DIRECTIONS:
Find each line below that contains the word "shingled", and copy every such line in full.

RECORDS FOR THE EXERCISE:

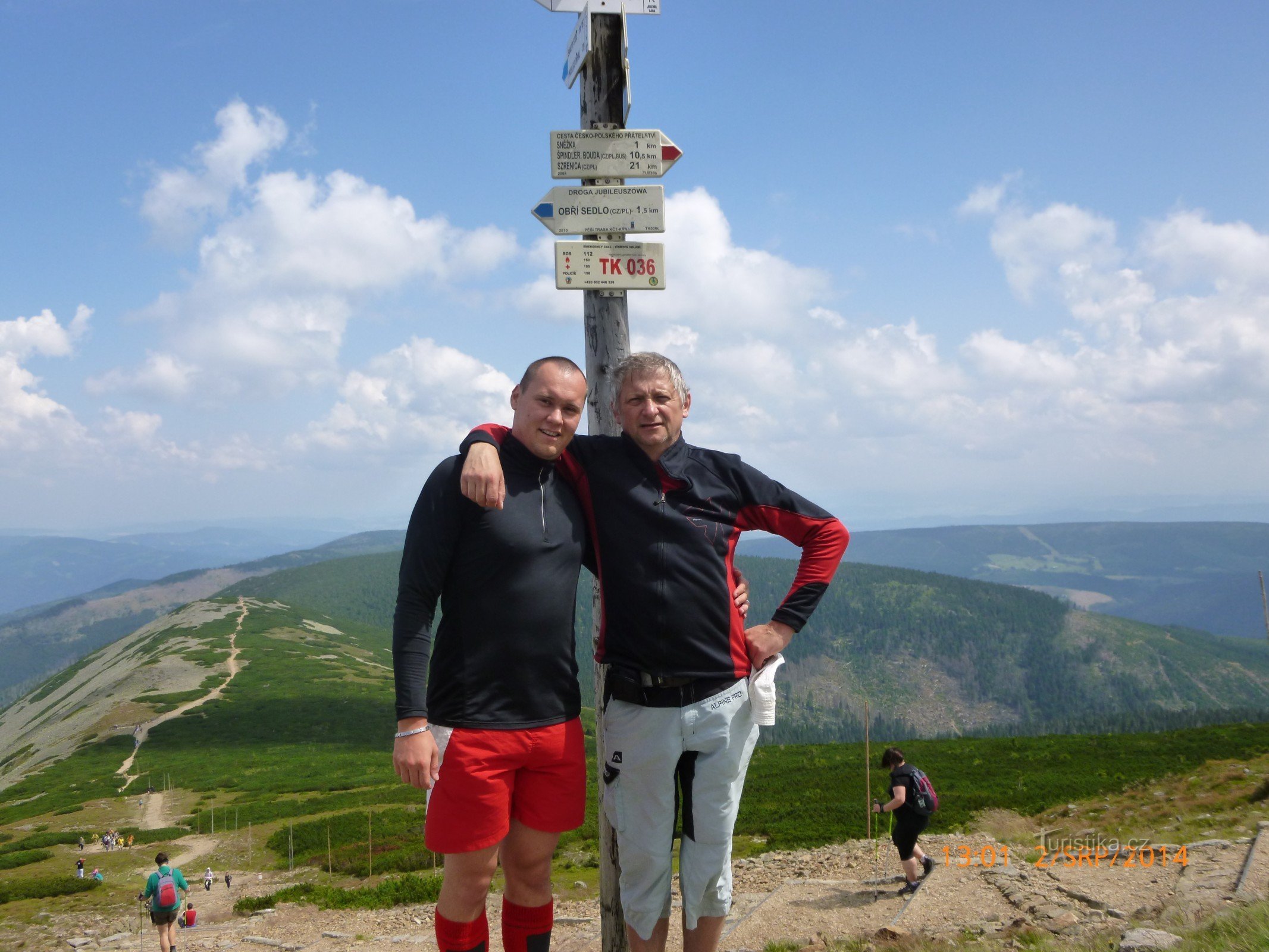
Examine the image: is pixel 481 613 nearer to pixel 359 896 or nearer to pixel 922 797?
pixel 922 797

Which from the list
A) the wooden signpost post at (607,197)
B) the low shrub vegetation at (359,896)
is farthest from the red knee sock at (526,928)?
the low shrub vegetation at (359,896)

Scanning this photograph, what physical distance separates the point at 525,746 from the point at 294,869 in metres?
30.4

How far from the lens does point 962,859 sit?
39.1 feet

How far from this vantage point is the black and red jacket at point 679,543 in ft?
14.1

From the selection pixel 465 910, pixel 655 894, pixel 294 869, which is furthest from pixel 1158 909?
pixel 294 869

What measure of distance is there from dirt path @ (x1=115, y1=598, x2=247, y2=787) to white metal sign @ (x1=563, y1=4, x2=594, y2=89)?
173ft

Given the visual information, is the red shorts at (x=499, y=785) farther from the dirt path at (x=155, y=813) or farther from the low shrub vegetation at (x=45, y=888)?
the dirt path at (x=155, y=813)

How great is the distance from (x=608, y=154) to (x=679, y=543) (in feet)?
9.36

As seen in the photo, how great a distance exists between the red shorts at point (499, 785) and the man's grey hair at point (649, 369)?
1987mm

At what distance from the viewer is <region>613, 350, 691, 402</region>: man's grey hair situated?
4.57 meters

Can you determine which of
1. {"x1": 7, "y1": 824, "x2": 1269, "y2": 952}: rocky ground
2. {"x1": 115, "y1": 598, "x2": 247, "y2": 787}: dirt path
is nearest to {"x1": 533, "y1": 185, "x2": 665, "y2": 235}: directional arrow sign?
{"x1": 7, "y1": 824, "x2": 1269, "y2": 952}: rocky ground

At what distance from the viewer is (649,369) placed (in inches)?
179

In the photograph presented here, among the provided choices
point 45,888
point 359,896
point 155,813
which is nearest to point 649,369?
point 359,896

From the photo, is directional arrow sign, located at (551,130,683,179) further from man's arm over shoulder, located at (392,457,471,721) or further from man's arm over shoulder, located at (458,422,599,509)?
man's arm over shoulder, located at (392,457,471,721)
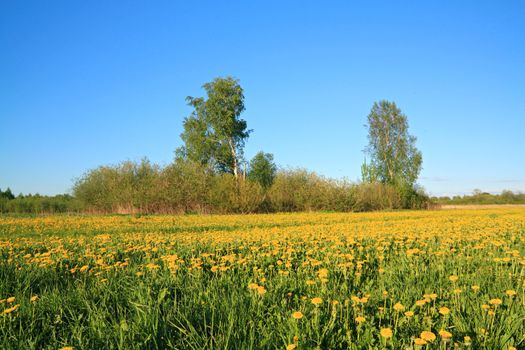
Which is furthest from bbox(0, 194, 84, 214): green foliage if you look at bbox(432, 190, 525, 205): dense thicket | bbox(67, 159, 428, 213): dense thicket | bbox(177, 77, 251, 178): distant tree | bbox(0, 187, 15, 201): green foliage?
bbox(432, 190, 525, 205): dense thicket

* * *

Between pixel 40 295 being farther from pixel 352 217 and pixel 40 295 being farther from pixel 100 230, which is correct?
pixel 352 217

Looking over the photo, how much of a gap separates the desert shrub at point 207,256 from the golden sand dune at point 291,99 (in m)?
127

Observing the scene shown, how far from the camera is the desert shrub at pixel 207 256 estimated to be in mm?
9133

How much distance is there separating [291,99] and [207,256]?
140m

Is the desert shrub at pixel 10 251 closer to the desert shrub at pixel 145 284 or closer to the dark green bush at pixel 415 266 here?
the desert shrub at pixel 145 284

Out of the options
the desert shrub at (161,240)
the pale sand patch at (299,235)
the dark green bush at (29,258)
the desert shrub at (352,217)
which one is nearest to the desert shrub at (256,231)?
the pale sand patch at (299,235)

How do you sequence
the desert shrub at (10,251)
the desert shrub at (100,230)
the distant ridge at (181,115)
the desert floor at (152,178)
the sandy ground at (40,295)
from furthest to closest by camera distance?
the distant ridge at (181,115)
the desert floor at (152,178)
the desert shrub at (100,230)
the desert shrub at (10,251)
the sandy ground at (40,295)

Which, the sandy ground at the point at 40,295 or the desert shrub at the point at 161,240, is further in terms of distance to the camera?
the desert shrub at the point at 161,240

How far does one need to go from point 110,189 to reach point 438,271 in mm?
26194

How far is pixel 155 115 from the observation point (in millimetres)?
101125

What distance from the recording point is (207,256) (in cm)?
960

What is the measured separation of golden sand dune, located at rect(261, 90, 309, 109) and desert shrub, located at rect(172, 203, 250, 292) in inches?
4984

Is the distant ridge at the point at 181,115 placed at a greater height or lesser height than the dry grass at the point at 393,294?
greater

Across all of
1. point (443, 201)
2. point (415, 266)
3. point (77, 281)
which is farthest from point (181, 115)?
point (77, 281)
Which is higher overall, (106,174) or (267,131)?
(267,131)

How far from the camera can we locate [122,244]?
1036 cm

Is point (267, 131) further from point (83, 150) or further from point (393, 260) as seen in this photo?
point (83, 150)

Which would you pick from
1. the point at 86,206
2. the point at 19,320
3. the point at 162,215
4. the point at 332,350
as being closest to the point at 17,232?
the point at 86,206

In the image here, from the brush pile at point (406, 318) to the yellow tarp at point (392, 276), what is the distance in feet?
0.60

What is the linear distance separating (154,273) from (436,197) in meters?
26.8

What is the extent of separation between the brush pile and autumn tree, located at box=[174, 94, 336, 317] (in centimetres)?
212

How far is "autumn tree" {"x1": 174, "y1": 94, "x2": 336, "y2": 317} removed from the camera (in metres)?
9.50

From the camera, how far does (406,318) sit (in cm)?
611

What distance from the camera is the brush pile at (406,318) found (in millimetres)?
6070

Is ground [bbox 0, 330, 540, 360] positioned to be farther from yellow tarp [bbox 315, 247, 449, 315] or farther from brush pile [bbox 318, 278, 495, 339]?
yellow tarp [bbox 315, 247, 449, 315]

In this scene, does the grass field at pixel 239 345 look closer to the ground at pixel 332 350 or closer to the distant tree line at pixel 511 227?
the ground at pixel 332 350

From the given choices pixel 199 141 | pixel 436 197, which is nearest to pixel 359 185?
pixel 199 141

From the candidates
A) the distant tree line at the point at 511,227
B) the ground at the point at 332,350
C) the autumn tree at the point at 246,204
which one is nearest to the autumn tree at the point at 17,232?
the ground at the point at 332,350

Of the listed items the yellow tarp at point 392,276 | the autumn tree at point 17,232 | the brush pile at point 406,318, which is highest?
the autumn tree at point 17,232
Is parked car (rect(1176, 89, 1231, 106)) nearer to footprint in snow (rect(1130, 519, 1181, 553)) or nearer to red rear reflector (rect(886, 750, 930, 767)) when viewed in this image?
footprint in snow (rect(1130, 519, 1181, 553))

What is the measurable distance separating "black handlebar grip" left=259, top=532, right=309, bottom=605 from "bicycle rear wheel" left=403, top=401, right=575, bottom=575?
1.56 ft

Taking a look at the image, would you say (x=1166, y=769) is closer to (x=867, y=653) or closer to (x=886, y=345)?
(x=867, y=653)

* * *

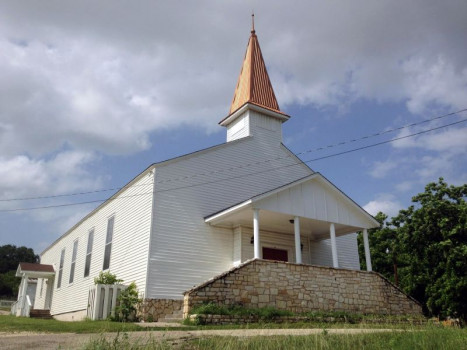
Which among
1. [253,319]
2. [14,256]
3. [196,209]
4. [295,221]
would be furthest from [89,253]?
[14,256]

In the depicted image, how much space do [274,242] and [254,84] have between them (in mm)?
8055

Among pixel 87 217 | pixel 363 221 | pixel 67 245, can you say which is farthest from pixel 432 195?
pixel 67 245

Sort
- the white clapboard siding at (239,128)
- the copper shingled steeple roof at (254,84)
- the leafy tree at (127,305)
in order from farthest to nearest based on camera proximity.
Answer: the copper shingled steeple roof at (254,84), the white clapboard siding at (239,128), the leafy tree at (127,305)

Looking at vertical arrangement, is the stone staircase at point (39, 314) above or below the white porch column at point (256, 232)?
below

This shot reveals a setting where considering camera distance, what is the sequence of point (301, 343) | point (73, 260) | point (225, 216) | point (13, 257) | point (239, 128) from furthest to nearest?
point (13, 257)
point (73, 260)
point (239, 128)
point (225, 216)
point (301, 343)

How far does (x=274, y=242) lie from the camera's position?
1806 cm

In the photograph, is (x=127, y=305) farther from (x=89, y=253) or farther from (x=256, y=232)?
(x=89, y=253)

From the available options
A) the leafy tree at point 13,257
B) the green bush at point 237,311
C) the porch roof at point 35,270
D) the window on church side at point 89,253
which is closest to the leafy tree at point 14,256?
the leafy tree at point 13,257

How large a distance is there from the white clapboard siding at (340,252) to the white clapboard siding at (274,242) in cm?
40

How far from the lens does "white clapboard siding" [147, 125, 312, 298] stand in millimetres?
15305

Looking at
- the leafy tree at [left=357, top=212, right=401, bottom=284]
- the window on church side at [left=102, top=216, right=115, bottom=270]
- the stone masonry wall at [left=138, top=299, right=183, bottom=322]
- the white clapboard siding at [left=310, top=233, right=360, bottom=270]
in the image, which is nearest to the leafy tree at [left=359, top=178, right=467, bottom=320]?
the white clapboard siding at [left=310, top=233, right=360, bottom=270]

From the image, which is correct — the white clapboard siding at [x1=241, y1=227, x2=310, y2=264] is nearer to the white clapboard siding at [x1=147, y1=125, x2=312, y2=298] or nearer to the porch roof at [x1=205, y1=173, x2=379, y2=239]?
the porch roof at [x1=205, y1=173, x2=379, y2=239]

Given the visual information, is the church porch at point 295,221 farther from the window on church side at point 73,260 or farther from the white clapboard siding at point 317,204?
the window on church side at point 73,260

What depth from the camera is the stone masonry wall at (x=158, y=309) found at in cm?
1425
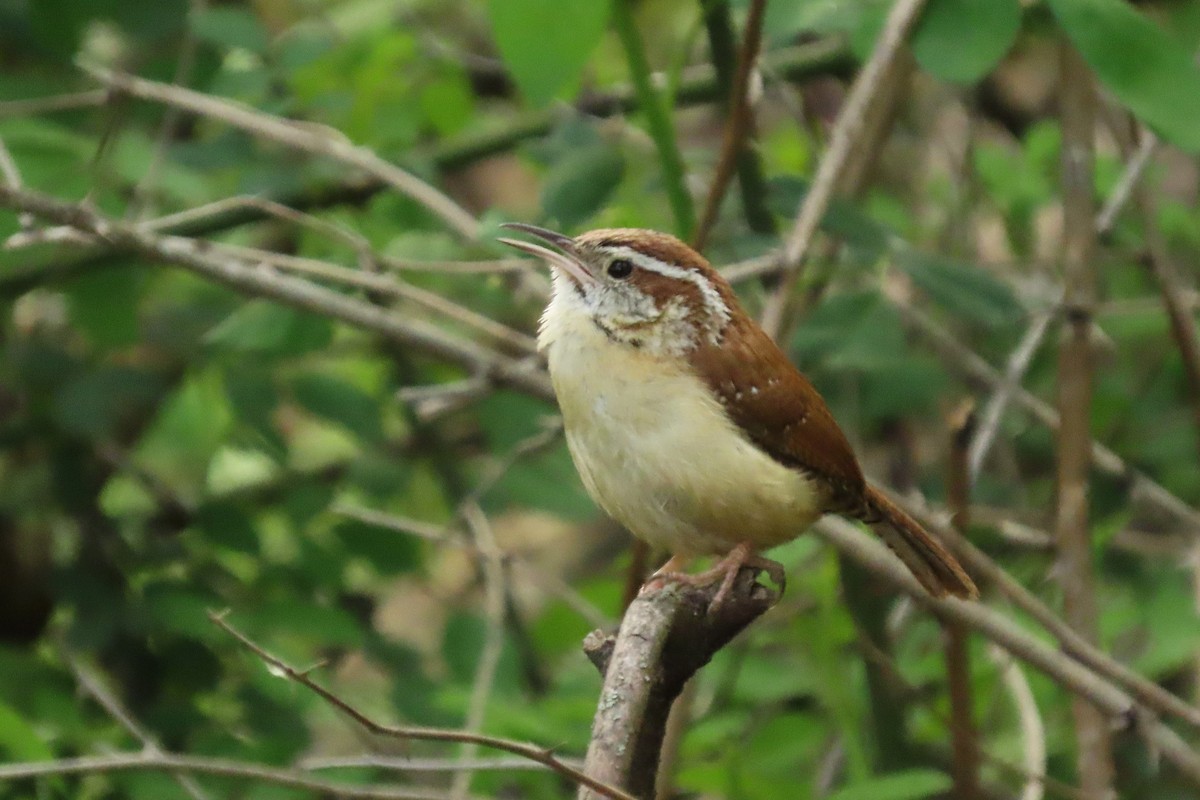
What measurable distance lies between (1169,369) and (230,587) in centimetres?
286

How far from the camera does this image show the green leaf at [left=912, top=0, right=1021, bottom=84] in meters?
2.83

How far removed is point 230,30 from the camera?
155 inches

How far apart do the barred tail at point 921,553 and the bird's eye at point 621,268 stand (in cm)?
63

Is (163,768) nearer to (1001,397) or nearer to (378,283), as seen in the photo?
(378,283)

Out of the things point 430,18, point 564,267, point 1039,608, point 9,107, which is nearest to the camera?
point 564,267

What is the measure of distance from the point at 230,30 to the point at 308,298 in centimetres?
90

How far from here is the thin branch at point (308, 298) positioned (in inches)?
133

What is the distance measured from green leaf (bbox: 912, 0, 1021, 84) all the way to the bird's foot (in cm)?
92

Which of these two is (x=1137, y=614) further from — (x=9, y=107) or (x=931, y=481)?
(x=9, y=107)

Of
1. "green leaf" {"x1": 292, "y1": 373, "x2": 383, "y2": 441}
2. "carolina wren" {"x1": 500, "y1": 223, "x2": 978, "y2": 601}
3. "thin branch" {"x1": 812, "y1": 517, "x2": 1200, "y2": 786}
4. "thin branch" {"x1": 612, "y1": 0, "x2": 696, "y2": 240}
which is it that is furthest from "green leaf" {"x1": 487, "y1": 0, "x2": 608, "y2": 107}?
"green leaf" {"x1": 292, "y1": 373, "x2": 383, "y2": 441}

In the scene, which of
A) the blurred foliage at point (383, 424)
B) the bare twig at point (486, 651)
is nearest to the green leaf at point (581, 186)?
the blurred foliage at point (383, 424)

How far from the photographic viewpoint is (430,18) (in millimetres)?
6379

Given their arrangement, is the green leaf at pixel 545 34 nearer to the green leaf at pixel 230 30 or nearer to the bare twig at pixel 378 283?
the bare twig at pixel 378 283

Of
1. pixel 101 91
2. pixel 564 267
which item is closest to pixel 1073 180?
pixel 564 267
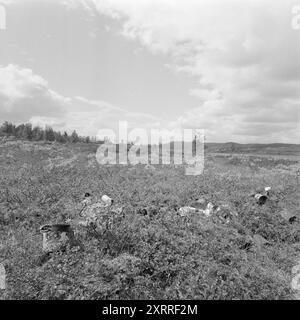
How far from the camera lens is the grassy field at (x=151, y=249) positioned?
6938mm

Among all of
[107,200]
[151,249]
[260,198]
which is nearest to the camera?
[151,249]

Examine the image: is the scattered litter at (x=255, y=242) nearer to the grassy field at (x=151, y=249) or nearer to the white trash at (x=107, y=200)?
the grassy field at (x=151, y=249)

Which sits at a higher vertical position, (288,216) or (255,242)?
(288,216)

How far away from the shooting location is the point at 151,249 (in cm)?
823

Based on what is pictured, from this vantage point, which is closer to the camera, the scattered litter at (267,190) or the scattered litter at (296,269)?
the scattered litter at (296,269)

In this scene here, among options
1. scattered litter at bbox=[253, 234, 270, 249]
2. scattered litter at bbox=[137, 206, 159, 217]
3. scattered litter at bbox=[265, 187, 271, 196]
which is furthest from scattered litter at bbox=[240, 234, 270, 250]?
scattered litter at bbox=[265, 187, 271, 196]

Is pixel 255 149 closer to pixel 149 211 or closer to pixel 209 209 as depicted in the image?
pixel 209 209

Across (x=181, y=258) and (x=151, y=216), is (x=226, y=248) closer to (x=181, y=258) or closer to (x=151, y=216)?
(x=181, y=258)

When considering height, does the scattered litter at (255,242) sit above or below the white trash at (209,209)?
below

ANSWER FOR THIS EXERCISE:
- the copper shingled steeple roof at (254,84)
Answer: the copper shingled steeple roof at (254,84), the white clapboard siding at (239,128), the leafy tree at (127,305)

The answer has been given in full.